Fifteen Asia-Pacific nations, including China but excluding India, on Sunday signed the world’s biggest trade agreement, the Regional Comprehensive Economic Partnership (RCEP), with the hope that it will help them recover from the shocks of the Covid-19 pandemic.

The RCEP was signed after eight years of negotiations at the conclusion of annual summit of South-East Asian leaders and their regional partners, held virtually this year due to the pandemic.

The agreement, which covers almost a third of the world economy, will progressively lower tariffs across many areas in the coming years, reported Channel News Asia.
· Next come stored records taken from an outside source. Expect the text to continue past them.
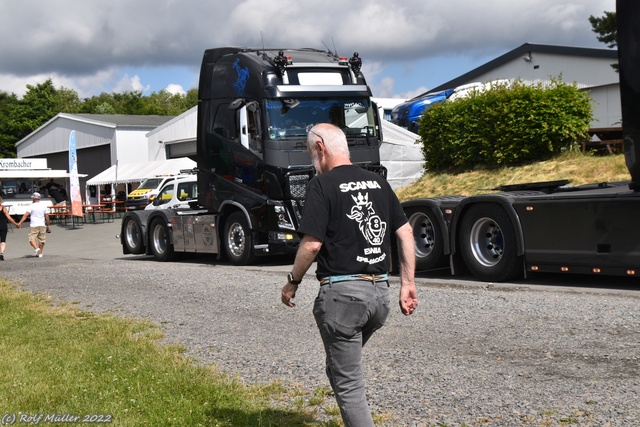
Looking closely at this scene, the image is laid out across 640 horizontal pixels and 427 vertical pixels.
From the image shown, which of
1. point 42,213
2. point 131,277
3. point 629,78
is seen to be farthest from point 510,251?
point 42,213

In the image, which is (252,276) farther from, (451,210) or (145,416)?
(145,416)

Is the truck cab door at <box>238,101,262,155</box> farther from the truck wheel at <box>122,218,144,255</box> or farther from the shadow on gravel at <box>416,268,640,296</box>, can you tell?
the truck wheel at <box>122,218,144,255</box>

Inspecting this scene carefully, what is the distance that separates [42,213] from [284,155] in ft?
34.2

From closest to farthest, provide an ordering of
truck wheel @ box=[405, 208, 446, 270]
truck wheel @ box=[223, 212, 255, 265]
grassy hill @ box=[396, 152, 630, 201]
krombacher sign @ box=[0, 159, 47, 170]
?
1. truck wheel @ box=[405, 208, 446, 270]
2. truck wheel @ box=[223, 212, 255, 265]
3. grassy hill @ box=[396, 152, 630, 201]
4. krombacher sign @ box=[0, 159, 47, 170]

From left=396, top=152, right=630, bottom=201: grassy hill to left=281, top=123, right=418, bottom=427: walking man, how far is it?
47.9ft

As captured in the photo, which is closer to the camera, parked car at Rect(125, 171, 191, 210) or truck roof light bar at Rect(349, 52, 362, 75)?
truck roof light bar at Rect(349, 52, 362, 75)

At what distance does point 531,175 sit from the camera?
22.3 meters

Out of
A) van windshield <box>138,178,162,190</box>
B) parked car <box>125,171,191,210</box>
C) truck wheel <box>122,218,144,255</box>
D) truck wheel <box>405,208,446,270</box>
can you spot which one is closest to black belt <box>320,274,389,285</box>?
truck wheel <box>405,208,446,270</box>

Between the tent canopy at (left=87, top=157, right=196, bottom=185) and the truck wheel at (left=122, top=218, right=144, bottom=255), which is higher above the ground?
the tent canopy at (left=87, top=157, right=196, bottom=185)

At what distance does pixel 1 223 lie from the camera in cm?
2302

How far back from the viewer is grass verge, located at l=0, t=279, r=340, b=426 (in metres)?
5.87

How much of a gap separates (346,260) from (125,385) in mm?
2707

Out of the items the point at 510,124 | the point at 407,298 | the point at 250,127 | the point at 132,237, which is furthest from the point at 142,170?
the point at 407,298

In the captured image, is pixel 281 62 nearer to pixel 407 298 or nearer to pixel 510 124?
pixel 510 124
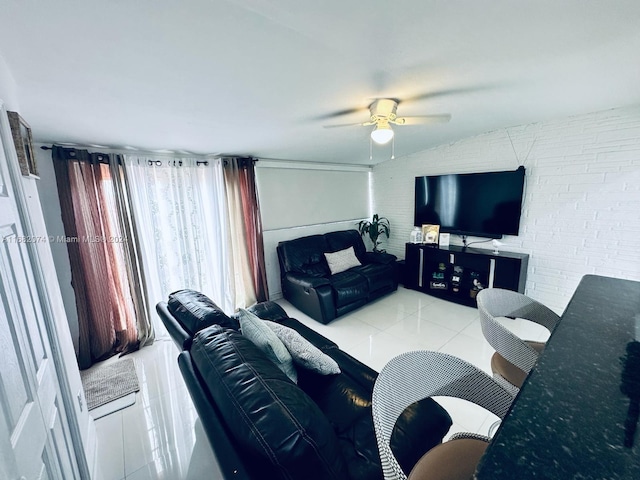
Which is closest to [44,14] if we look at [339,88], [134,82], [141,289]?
[134,82]

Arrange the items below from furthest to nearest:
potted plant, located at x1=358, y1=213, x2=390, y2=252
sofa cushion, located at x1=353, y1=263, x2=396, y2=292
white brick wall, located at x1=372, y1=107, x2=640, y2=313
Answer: potted plant, located at x1=358, y1=213, x2=390, y2=252, sofa cushion, located at x1=353, y1=263, x2=396, y2=292, white brick wall, located at x1=372, y1=107, x2=640, y2=313

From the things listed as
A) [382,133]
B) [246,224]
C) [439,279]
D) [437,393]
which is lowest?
[439,279]

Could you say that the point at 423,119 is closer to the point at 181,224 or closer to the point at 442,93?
the point at 442,93

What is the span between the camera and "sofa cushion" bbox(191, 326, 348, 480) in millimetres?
737

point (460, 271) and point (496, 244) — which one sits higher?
point (496, 244)

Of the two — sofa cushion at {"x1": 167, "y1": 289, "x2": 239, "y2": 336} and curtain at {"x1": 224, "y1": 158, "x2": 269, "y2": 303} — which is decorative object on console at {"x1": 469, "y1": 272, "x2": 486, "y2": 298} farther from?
sofa cushion at {"x1": 167, "y1": 289, "x2": 239, "y2": 336}

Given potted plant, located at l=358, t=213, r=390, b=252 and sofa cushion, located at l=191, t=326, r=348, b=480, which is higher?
potted plant, located at l=358, t=213, r=390, b=252

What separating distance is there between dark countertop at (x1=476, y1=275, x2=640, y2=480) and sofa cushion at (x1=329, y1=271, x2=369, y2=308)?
7.76 ft

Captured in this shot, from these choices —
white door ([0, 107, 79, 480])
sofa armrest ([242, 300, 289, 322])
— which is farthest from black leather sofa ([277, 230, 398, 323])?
white door ([0, 107, 79, 480])

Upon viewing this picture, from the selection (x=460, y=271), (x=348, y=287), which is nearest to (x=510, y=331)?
(x=348, y=287)

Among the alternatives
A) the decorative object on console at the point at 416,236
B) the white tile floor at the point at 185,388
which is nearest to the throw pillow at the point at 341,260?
the white tile floor at the point at 185,388

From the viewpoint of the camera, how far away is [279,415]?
0.81m

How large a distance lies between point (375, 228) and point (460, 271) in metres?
1.53

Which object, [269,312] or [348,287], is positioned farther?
[348,287]
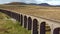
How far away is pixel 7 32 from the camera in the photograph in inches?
2058

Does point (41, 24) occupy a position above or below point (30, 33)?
above

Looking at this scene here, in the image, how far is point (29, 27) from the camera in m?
56.1

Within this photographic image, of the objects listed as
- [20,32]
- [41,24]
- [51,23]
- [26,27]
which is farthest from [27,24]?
[51,23]

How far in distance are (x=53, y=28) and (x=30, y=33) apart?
1760 cm

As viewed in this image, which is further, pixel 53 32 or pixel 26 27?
pixel 26 27

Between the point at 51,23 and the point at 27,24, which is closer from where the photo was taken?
the point at 51,23

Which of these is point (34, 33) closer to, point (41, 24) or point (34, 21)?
point (34, 21)

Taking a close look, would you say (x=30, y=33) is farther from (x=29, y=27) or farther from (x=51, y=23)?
(x=51, y=23)

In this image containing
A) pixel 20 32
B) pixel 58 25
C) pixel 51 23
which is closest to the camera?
pixel 58 25

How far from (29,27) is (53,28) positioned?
78.6 feet

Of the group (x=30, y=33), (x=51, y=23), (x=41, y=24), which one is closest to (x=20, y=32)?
(x=30, y=33)

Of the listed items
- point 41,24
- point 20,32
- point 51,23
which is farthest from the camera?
point 20,32

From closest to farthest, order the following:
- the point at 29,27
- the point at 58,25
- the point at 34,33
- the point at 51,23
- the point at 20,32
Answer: the point at 58,25 < the point at 51,23 < the point at 34,33 < the point at 20,32 < the point at 29,27

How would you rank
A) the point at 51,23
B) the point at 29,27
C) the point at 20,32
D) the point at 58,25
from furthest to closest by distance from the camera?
the point at 29,27, the point at 20,32, the point at 51,23, the point at 58,25
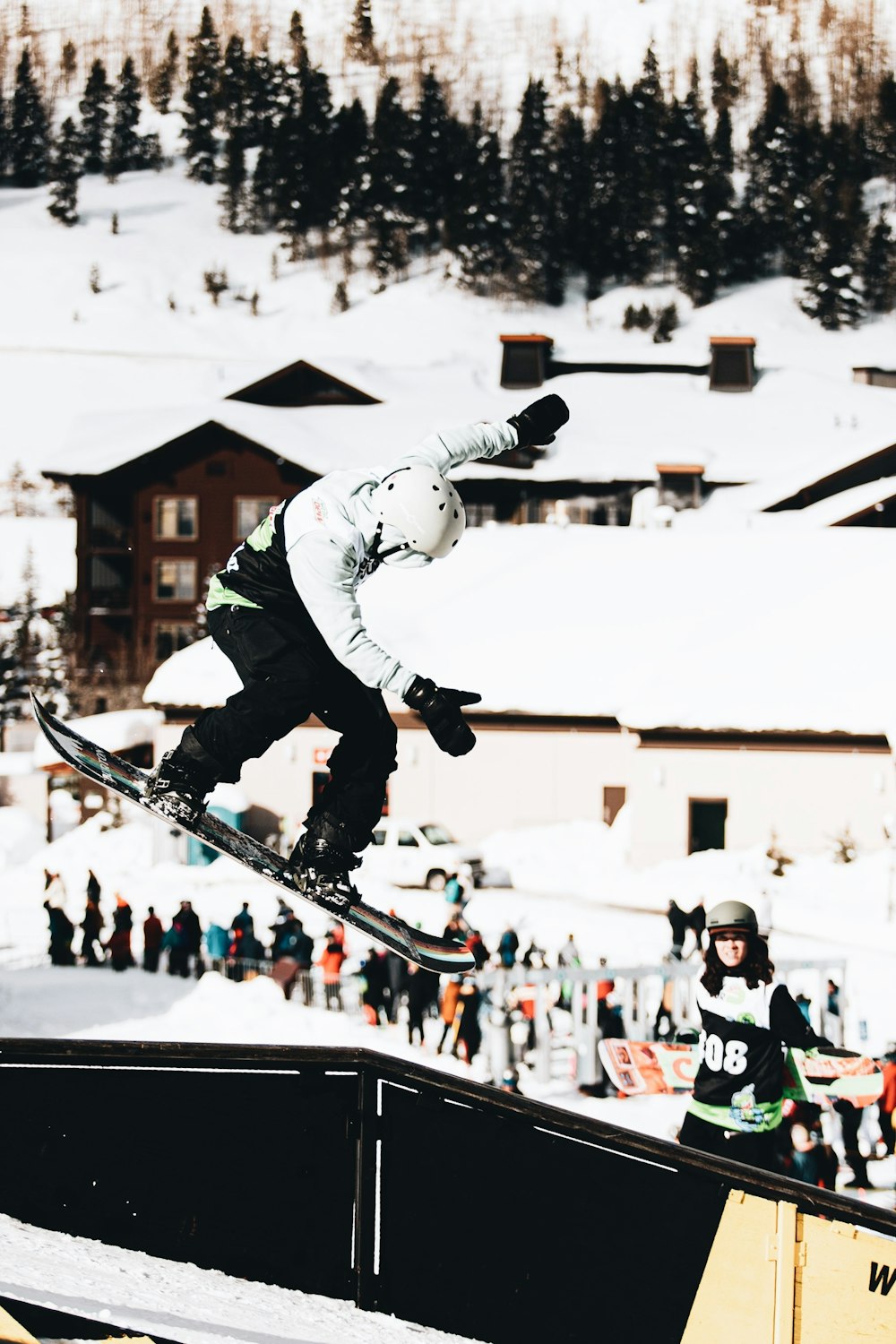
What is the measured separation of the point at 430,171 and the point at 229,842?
101792 mm

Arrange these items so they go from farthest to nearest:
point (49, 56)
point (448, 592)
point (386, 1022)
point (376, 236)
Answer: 1. point (49, 56)
2. point (376, 236)
3. point (448, 592)
4. point (386, 1022)

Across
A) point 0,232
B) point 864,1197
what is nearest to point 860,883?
point 864,1197

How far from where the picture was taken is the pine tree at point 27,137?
117 m

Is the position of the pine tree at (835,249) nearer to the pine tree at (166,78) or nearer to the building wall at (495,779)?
the pine tree at (166,78)

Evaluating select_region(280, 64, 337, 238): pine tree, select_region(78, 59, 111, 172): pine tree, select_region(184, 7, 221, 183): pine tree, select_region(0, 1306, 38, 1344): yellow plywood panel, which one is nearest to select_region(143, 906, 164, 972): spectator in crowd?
select_region(0, 1306, 38, 1344): yellow plywood panel

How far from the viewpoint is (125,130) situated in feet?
393

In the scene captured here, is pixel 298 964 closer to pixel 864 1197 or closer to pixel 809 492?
pixel 864 1197

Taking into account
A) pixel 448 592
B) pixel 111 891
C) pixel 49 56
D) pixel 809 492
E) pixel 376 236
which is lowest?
pixel 111 891

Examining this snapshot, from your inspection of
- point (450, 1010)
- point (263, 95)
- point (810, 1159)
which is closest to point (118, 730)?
point (450, 1010)

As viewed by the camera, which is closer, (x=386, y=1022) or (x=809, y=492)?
(x=386, y=1022)

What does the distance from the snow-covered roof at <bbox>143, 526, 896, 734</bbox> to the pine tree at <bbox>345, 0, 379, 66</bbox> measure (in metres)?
116

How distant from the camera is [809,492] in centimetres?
4534

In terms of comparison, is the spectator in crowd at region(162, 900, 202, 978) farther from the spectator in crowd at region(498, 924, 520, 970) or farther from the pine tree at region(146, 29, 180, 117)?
the pine tree at region(146, 29, 180, 117)

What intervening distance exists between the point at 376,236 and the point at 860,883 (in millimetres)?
80511
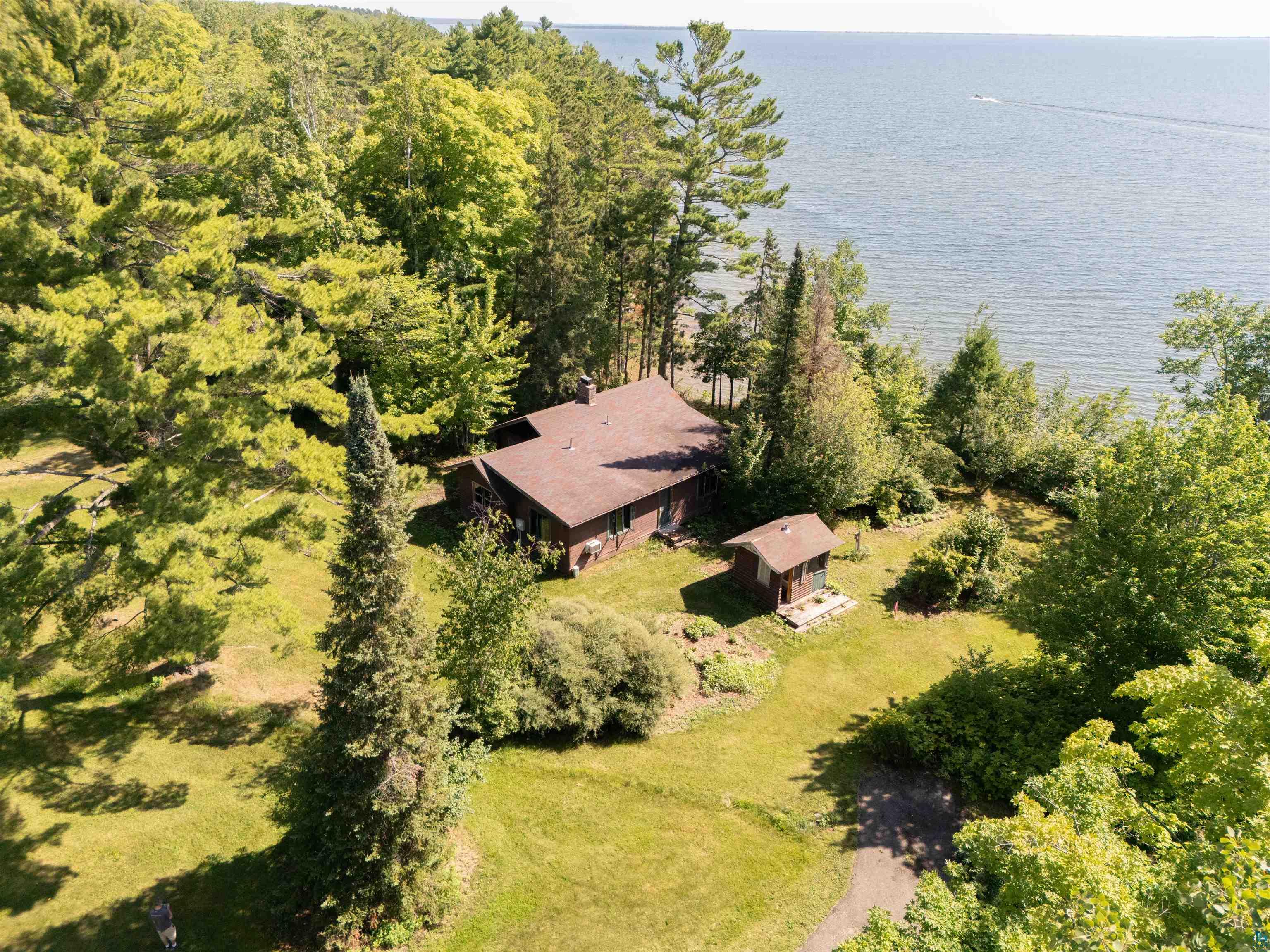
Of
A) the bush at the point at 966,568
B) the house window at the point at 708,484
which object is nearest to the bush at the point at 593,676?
the bush at the point at 966,568

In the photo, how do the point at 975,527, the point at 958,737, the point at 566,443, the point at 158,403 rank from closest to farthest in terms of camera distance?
the point at 158,403 < the point at 958,737 < the point at 975,527 < the point at 566,443

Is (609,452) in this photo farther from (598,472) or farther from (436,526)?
(436,526)

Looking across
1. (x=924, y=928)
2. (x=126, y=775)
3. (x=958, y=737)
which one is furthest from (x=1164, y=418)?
(x=126, y=775)

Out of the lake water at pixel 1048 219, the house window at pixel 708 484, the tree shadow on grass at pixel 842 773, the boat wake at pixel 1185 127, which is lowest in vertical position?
the tree shadow on grass at pixel 842 773

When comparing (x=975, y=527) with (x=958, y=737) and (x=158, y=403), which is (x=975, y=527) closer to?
(x=958, y=737)

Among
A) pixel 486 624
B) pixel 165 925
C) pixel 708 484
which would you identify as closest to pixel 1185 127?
pixel 708 484

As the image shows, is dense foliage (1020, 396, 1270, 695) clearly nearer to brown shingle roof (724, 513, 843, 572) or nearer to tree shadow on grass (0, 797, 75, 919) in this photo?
brown shingle roof (724, 513, 843, 572)

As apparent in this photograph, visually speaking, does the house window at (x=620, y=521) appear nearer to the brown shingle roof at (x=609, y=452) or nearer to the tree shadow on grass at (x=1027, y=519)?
the brown shingle roof at (x=609, y=452)
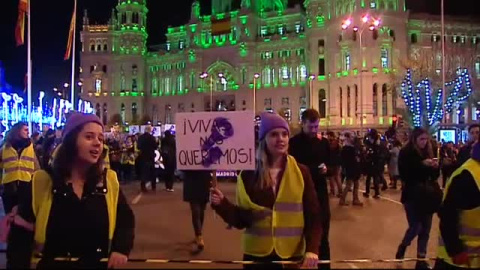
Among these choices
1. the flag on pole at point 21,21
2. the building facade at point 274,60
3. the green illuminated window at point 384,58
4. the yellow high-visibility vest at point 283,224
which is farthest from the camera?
the green illuminated window at point 384,58

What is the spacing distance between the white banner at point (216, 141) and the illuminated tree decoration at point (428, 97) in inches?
1658

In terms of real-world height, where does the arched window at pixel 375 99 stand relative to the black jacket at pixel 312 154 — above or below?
above

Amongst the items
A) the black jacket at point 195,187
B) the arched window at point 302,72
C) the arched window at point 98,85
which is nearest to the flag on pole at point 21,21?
the black jacket at point 195,187

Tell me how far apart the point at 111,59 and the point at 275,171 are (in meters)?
108

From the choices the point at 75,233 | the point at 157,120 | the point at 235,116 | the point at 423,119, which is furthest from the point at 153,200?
the point at 157,120

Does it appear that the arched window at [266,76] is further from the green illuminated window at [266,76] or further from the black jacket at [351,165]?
the black jacket at [351,165]

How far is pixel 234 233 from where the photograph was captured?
10.2m

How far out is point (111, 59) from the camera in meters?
107

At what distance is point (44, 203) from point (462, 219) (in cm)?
284

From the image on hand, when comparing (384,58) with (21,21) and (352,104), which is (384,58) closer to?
(352,104)

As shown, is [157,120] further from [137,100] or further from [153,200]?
[153,200]

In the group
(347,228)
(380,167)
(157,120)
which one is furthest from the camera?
Result: (157,120)

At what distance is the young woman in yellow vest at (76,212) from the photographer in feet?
10.0

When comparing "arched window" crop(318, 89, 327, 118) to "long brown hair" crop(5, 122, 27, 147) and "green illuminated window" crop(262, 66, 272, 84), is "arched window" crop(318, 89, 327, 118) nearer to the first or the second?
"green illuminated window" crop(262, 66, 272, 84)
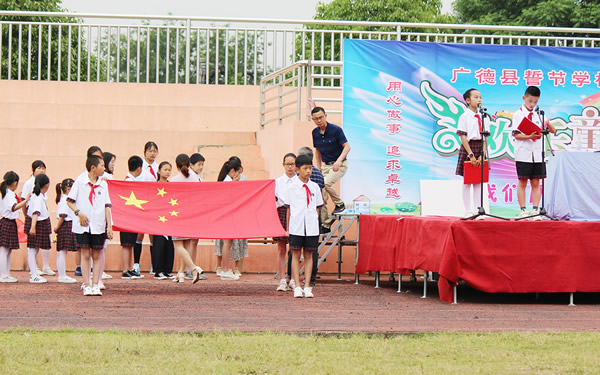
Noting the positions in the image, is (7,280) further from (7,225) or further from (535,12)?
(535,12)

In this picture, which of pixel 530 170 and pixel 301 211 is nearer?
pixel 301 211

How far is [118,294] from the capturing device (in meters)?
10.7

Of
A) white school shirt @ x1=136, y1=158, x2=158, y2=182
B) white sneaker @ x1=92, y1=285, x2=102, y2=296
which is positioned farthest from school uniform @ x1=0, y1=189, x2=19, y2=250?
white sneaker @ x1=92, y1=285, x2=102, y2=296

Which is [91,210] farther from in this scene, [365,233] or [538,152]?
[538,152]

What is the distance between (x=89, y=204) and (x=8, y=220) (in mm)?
2208

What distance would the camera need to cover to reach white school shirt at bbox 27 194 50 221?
41.5ft

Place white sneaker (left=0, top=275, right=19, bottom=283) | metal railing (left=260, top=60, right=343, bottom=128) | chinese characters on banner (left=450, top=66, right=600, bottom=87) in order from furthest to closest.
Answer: chinese characters on banner (left=450, top=66, right=600, bottom=87) < metal railing (left=260, top=60, right=343, bottom=128) < white sneaker (left=0, top=275, right=19, bottom=283)

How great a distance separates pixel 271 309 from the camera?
9328 mm

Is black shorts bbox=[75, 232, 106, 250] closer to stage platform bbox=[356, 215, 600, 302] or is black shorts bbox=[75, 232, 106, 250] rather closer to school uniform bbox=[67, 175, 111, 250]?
school uniform bbox=[67, 175, 111, 250]

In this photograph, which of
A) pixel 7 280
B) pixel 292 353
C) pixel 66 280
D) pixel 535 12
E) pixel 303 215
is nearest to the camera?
pixel 292 353

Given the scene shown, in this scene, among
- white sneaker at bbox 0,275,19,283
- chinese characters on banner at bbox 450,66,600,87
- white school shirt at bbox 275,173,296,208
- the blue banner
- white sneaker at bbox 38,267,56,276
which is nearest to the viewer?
white school shirt at bbox 275,173,296,208

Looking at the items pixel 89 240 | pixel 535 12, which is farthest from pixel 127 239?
pixel 535 12

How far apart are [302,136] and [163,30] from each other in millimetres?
6354

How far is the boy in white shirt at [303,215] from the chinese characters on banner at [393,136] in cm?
387
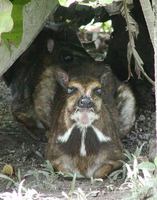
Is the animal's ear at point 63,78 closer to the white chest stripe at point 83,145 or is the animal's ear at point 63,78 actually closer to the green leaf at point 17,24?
the white chest stripe at point 83,145

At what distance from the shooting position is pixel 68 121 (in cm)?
433

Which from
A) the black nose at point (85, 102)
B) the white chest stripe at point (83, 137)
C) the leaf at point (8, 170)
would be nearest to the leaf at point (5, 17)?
the black nose at point (85, 102)

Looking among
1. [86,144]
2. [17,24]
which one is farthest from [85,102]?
[17,24]

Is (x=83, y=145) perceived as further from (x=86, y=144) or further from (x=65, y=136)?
(x=65, y=136)

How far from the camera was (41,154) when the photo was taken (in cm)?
486

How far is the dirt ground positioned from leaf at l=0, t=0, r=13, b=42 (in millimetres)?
993

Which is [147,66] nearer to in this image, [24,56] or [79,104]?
[24,56]

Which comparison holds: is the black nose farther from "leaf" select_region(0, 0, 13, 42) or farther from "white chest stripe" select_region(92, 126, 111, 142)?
"leaf" select_region(0, 0, 13, 42)

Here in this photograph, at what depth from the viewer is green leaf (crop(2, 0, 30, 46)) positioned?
366 centimetres

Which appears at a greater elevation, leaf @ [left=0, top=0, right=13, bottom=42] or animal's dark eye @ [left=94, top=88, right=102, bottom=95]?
leaf @ [left=0, top=0, right=13, bottom=42]

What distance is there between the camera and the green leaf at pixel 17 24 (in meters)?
3.66

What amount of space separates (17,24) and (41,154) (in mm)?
1415

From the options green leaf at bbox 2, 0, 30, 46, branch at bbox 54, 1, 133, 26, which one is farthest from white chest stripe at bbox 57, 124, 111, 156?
branch at bbox 54, 1, 133, 26

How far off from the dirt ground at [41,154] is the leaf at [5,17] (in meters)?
0.99
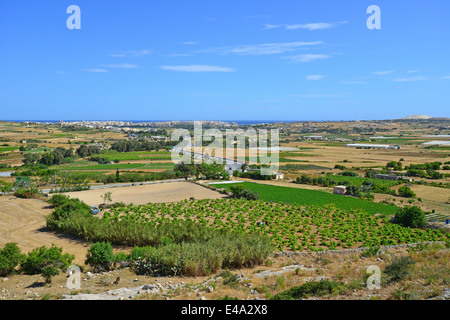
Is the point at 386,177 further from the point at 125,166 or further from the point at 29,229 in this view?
the point at 29,229

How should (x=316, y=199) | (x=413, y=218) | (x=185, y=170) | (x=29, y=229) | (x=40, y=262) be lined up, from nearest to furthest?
(x=40, y=262) < (x=29, y=229) < (x=413, y=218) < (x=316, y=199) < (x=185, y=170)

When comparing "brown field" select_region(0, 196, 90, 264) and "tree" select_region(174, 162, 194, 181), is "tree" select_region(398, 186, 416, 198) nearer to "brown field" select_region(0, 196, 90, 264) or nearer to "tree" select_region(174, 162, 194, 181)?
"tree" select_region(174, 162, 194, 181)

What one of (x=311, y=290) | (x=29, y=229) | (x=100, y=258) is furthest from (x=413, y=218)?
(x=29, y=229)

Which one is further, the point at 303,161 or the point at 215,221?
the point at 303,161

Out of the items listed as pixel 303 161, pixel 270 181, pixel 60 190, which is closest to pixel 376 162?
pixel 303 161

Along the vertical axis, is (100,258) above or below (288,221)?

After the signing, all countries would have to ratify the RCEP within two years before it becomes effective.

India, one of the leading consumer-driven markets in the region, pulled out of the talks last year concerned that the elimination of tariffs would open its markets to a flood of imports that could harm local producers. But other nations have said the door remains open for India in the RCEP, influenced by China.

The RCEP was first proposed in 2012 and loops in 10 ASEAN nations — Indonesia, Malaysia, the Philippines, Singapore, Thailand, Brunei, Vietnam, Laos, Myanmar and Cambodia — along with China, Japan, South Korea, New Zealand and Australia.

Singapore PM Lee Hsien Loong said he joins fellow RCEP countries “in hoping that India too will be able to come on board at some point so that the participation in the RCEP will fully reflect the emerging patterns of integration and regional cooperation in Asia.”